1. Introduction

1.1 Background Research

Getting our clothes stained with ink is a rather common problem for most households. Rather than having to buy detergent to remove the ink stain, why not make use of basic household items that most people would be able to find at home. We would like to investigate which method and household chemical is the most effective for stain removal. Written words may live forever, but ink stains do not have to be permanent.
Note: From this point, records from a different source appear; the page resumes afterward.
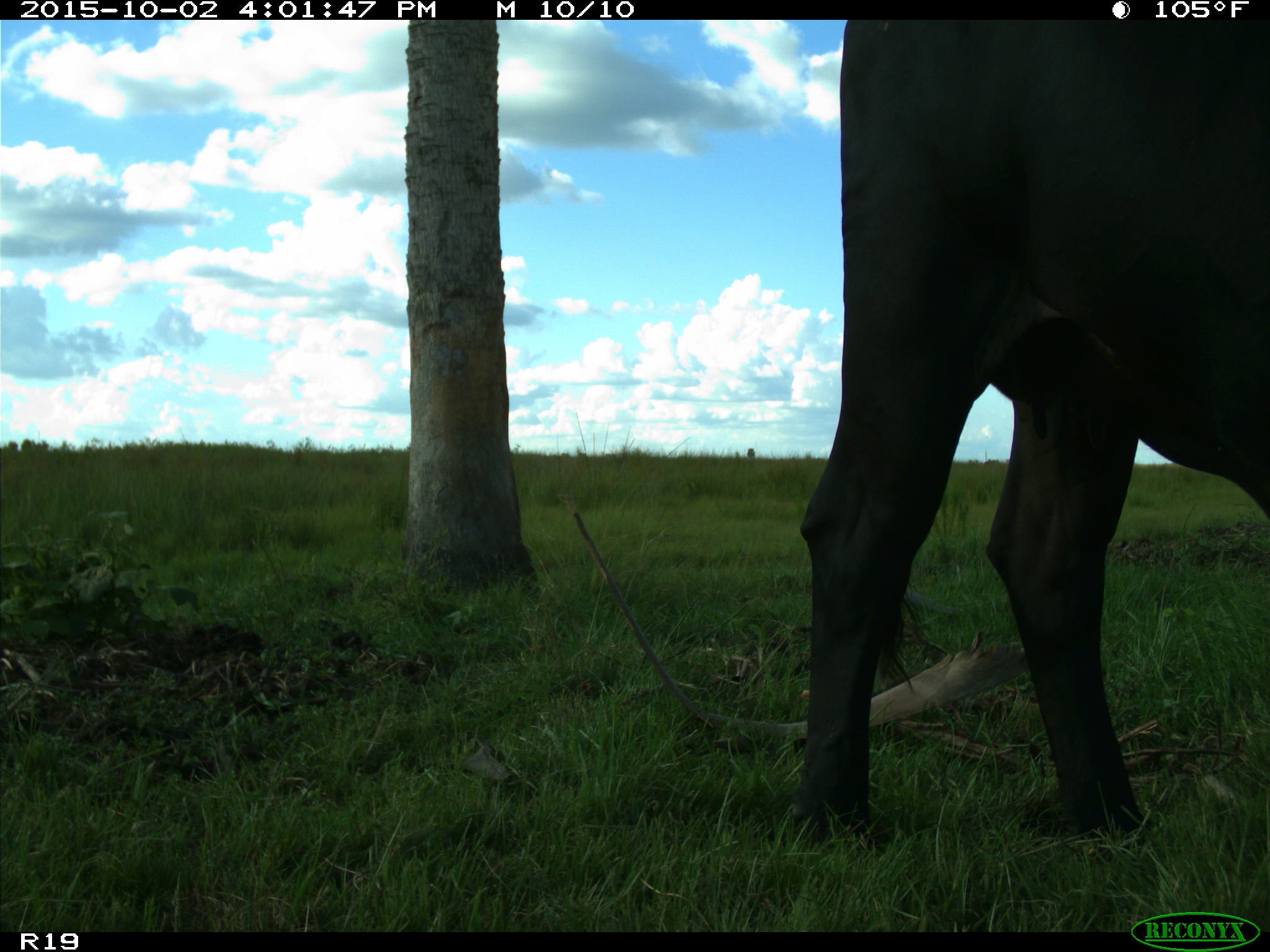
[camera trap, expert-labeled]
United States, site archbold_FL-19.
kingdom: Animalia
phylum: Chordata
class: Mammalia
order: Artiodactyla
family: Bovidae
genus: Bos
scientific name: Bos taurus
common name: domestic cow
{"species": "Bos taurus (domestic cow)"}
Ink is made up of certain chemical properties like pigments, dyes, solvents and lubricants that make it a bit tougher to remove than other household products (Coit, 2016). However, according to Reader’s Digest (2014), ink stains can be removed with very basic items that most should be able to find in their kitchens, such as milk, salt and vinegar (ibid). A method that removes a stain from a soft fabric article, comprises of a solution that contains a metallic salt of hypochlorous acid and an alkali metal hydroxide (Taylor & H, 2009).


According to Nystul (2016), the biggest secret to removing ink stains is alcohol. Simple things like hand sanitizer and hairspray contain ethanol which acts as a powerful solvent. All that was needed was to squeeze/spray a small amount on the stained cloth and allow the cloth to absorb the cleaning agent.


Treating ink stains as soon as possible will be easier to remove. It is when the ink stains dry and become ground into the fabric that removing them becomes more of a challenge (Unilever, 2017). Never rub or wipe an ink stain (ibid).  When you rub an ink stain, you’ll simply spread it around the garment, soiling more of the material (ibid).  Blotting is the best way, as it removes the stain while protecting the rest of the clothing (ibid).


According to Education.com (2013), different cleaners clean up stains in different ways. Soap is an emulsifier, allowing water to mix with other substances such as stains, soap sets these substances free, allowing the stain to be removed. Bleach uses chlorine to loosen the chemical bonds of molecules, it, however, does not remove a stain but instead lightens the cloth’s dye, and is thus not the best solution.
According to Martin (2007), states that ink stains should be removed as soon as possible as it would allow the stain to soak into the cloth (Martin, 2007, p.25). The best way to remove ink stains is by dabbing and blotting it and avoid combing incompatible cleaning chemicals as it may damage the cloth (Martin, 2007, p.29, 30).
In conclusion, ink can be removed from a piece of cloth using many different items that can be found around one’s house. The chemicals inside the items or chemical reactions caused by mixing some can help remove the ink from the cloth. Such household chemicals may even be better alternatives to cleaning agents people typically use.

1.2 Hypothesis


After reading more about other research and studies, we hypothesised that certain kitchen chemicals are able to effectively remove ink stains, with baking soda being one of the more effective chemicals to remove stains.